Europinion
- Type: Daily
- Format: Online
- Founder: Will Kingston-Cox
- Editor-in-chief: Salome von Stolzmann
- Head of Design: Will Allen
- Founded: 2023
- Headquarters: London, England
- Website: https://europinion.uk

= Europinion =

Online opinion publication based in London

Europinion is an online daily opinion publication and social enterprise based in London, England. Founded in 2023, it publishes opinion journalism, podcasts and research on European and international affairs. Europinion also runs civic campaigns and youth engagement projects, focused on media literacy and disinformation resilience.

== Structure ==
Europinion's leadership includes Will Kingston-Cox as managing director and Salome von Stolzmann as Editor-in-Chief. Former Editors-in-Chief include Maxime Zigrand (2024-2026) and Cyrus Larcombe-Moore (2023-2024). The editorial approach emphasises commentary, opinion journalism, and youth contributions. Contributors have included students and young professionals from institutions such as the University of Oxford and University College London.

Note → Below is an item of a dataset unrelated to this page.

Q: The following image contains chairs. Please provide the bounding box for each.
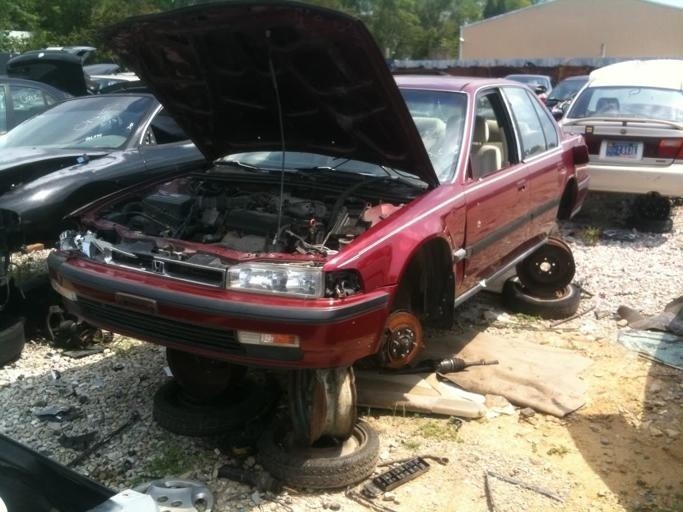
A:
[412,117,508,180]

The Europinion Institute for Research (EIR) functions as a research arm. It has been recognised in academic contexts, for instance through an external peer-review role listed at the University of St Andrews.

== Activities ==

=== Commentary ===
Europinion publishes regular opinion pieces and commentary on UK, European, and international politics, economics, and foreign affairs. Its editorial focus is on interpretive articles and cross-spectrum debate, referred to by external outlets as an "independent European affairs newspaper" in the context of civic campaign. Commentators include former Croatian Justice Minister Vesna Škare-Ožbolt and Elle Farrell-Kingsley.

=== Media Literacy and Civic Engagement ===
Europinion has collaborated with student-led groups to deliver educational tools aimed at combatting disinformation. Europinion appeared before the European Parliament's Committee on Culture and Education in April 2025 during hearings on disinformation and civic resilience to present its media literacy toolkit proposals to safeguard young Europeans. In May 2025, Europinion published its peer-reviewed policy report 'Navigating the Information Disorder: European Youth in the Age of Disinformation'.

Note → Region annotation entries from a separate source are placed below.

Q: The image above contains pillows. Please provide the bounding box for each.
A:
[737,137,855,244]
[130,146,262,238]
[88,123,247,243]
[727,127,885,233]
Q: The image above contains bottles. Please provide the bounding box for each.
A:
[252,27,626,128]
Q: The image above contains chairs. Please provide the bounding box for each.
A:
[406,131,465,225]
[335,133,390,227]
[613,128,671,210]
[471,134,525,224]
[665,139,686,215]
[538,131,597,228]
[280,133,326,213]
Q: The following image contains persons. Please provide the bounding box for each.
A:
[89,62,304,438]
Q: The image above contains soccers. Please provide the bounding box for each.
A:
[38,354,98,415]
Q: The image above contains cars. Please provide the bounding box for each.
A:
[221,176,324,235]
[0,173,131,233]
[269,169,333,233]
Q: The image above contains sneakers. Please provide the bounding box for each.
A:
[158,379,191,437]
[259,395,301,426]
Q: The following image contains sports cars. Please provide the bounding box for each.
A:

In June 2025, University of Oxford students partnered with the platform to present a "media literacy toolkit" adapted from the policy report to the European Parliament Special Committee for the European Democracy Shield, during its fact-finding mission to London.

Europinion has also participated in wider social campaigns. In 2025, Chartist magazine reported on a campaign against gender-based violence organised by the Young European Movement in partnership with the European Parliament and Europinion.